Fatemeh Ghotbi ( Department of Pediatrics, Taleghani Medical Center, Shaheed Beheshti Medical University, Tehran, Iran. )
Farideh Shiva ( Department of Pediatrics, Taleghani Medical Center, Shaheed Beheshti Medical University, Tehran, Iran. )
May 2009, Volume 59, Issue 5
Original Article
Abstract
Objective: It is frequently thought that lumbar puncture (LP), is a mandatory procedure in all children who have fever and a seizure; because a convulsion may be the sole clinical manifestations of bacterial meningitis. To assess whether meningitis could be recognized using readily available clinical information.
Methods: This study was done during a 4 yr period from 2002-2006. A total of 254 previously healthy children aged 6 months to 5 years, were brought consecutively to the paediatric department of a teaching university hospital after their first fever-associated-seizure; lumbar puncture (LP) was performed in all cases.
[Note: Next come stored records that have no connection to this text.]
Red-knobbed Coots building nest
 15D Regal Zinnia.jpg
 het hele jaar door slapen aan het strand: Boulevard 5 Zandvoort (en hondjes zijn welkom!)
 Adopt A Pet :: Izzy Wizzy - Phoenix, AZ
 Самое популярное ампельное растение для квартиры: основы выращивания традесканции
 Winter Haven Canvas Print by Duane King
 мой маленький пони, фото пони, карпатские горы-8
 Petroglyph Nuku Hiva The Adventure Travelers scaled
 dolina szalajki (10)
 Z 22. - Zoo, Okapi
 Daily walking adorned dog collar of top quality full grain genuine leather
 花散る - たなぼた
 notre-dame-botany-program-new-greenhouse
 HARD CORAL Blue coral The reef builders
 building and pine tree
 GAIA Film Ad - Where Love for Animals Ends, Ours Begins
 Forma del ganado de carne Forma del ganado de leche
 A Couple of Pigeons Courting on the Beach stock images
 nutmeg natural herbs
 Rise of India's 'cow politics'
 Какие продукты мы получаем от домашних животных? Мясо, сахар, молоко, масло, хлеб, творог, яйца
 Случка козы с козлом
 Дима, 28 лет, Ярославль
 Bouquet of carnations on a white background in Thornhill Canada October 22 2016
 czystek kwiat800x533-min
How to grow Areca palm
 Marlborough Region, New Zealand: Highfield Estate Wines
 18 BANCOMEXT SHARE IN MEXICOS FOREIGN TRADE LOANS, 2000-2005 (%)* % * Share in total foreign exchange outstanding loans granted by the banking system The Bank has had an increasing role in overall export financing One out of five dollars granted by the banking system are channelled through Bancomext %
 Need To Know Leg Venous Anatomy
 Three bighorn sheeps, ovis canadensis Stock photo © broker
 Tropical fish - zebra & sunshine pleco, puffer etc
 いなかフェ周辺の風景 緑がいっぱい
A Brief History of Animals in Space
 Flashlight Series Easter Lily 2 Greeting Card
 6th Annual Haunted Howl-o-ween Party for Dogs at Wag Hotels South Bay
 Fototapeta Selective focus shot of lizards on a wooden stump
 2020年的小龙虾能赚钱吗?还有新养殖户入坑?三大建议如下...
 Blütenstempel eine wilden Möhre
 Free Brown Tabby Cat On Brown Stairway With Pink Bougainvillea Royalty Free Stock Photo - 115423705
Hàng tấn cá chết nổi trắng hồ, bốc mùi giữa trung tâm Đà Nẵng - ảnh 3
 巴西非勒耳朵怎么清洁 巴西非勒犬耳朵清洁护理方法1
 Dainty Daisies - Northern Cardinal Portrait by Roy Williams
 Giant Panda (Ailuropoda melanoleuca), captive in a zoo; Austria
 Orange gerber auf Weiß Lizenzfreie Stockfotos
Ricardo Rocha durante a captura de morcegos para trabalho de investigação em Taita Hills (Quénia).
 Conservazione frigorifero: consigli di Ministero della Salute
Children with seizure and fever and meningitis served as cases and those with fever and seizure, but no meningitis, served as control. Factors compared in the two groups were: age, lethargy, irritability, vomiting, nuchal rigidity, bulging fontanel, headache, drowsiness, toxicity, coma, complex seizure, and prior antibiotic use.
Results: Twelve, (4.7 %), cases were diagnosed as meningitis. Risk factors significantly associated with meningitis were: age <12 months, lethargy, irritability, vomiting, nuchal rigidity, bulging fontanel, headache, drowsiness, toxicity, coma, complex seizure, and prior antibiotic use, (p < 0.05). All children with meningitis had at least one of the risk factors mentioned above.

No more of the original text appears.